13 September 2023

ICLT at University of Northampton - Future of leather education at University of Northampton in serious doubt

The University of Northampton has announced that it has entered a formal period of internal consultation to determine the future of leather education and research at the university.

It said it had taken this decision against a backdrop of “a fall in student demand for this subject area, the economic downturn, and rising energy prices”, writes Leatherbiz.

The Institute for Creative Leather Technologies (ICLT), now located at the university’s new Waterside campus, has taught leather professionals from all over the world for generations, offering undergraduate and post-graduate teaching. It has also engaged in high-level research to help the global industry advance. It officially opened the new leather centre at Waterside in 2019.

A statement from the university said: “Declining applications over a number of years and rising costs have resulted in the subject area being reviewed as a going concern.”

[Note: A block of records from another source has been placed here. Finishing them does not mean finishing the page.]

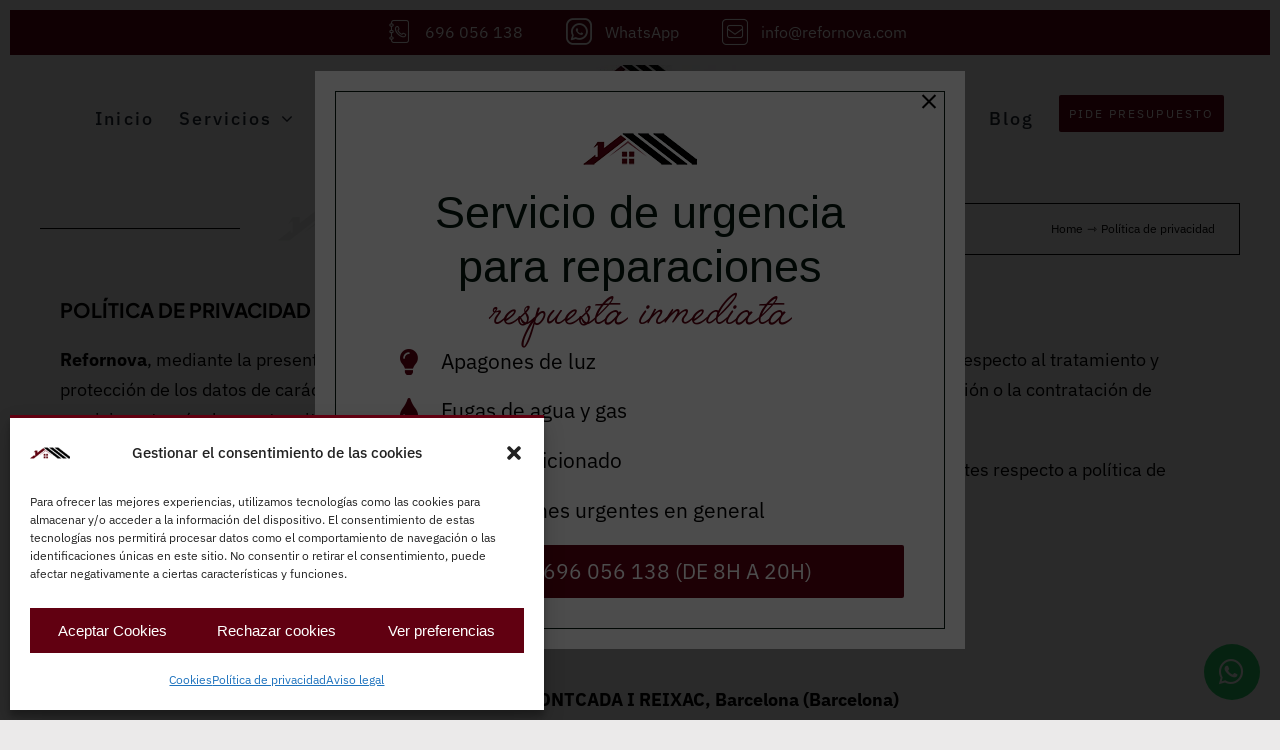

--- FILE ---
content_type: text/css
request_url: https://nuevareforma.es/wp-content/cache/wpfc-minified/dievx85a/a3qsy.css
body_size: 530
content:
.fixed-whatsapp {
position: fixed;
bottom: 20px; 
right: 20px; 
display: none; 
}
@media (min-width: 768px) { 
.fixed-whatsapp {
display: block; 
}
}
.cmplz-soft-cookiewall {
z-index: 99999 !important;
} .fusion-form-field.fusion-form-consent-field.fusion-form-label-above.legal label {
font-size: 14px !important;
}
.fusion-form-field.fusion-form-consent-field.fusion-form-label-above.legal {
margin: 0px;
}
.alturaminima {
min-height: 115px;
}
.fusion-li-icon {
font-size: 26px;
} @media only screen and (min-device-width : 320px) and (max-device-width : 480px) {
.tituloh .fusion-title-heading.title-heading-center.fusion-responsive-typography-calculated {
font-size: 15px !important;
line-height: 1.1em !important;
}
.titulo1 .fusion-title-heading.title-heading-left.fusion-responsive-typography-calculated {
font-size: 26px !important;
}
.titulo2 .fusion-title-heading.title-heading-left.fusion-responsive-typography-calculated {
font-size: 23px !important;
line-height: 1.3em!important;
}
.titulo1 p {
font-size: 26px;
line-height: 1.2em;
}
.single-post .bloginterior .fusion-fullwidth {
padding: 0px;
}
.fusion-button-text {
font-size: 14px;
}
.awb-imageframe-caption-title {
font-size: 15px !important;
}
#fijo-footer {
position: fixed;
bottom: 0;
width: 100%;
z-index: 9999;
}
#fijo-footer a {
flex: 1;
text-decoration: none;
}
#qlwapp.qlwapp-button .qlwapp-toggle {
padding: 25px 10px;
}
#qlwapp .qlwapp-toggle {
margin-bottom: 100px;
}
#qlwapp.qlwapp-button .qlwapp-toggle .qlwapp-icon {
margin: 0;
}
.qlwapp-whatsapp-icon::before {
font-size: 24px;
}
#qlwapp.qlwapp-rounded.qlwapp-button .qlwapp-toggle {
border-radius: 0px;
}
} @media (max-width: 1640px) {
.fusion-fullwidth.fullwidth-box.fusion-builder-row-2 {
padding: 10px;
}
.menu-text.fusion-button.button-default.button-large {
font-size: 12px;
padding: 10px;
}
}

Vice-chancellor, Anne-Marie Kilday, added that the university had not taken the decision lightly. She said: “The academic study of leather at the University of Northampton has been a valued part of our offer since 1995. The number of UK leather producers has been in decline, and the largest producers are now China, Brazil, Russia, India and Italy. This has severely impacted the number of domestic students, and has not delivered commensurate international students.”

She said recruitment of international students had also been affected by the UK’s departure from the European Union in 2020 and said that this had contributed to “the loss of a regular flow of students from Italy” in particular.

Professor Kilday said Northampton’s research in leather was “world-leading”, but she insisted research income was not offsetting the “cost of teaching dwindling student numbers”.

She said the university would publish a new strategy in October. She said she hoped to be able to include a practical solution to retain leather as a subject area. But she added: “We must however recognise the implications of continuing to cross-subsidise leather education and research.”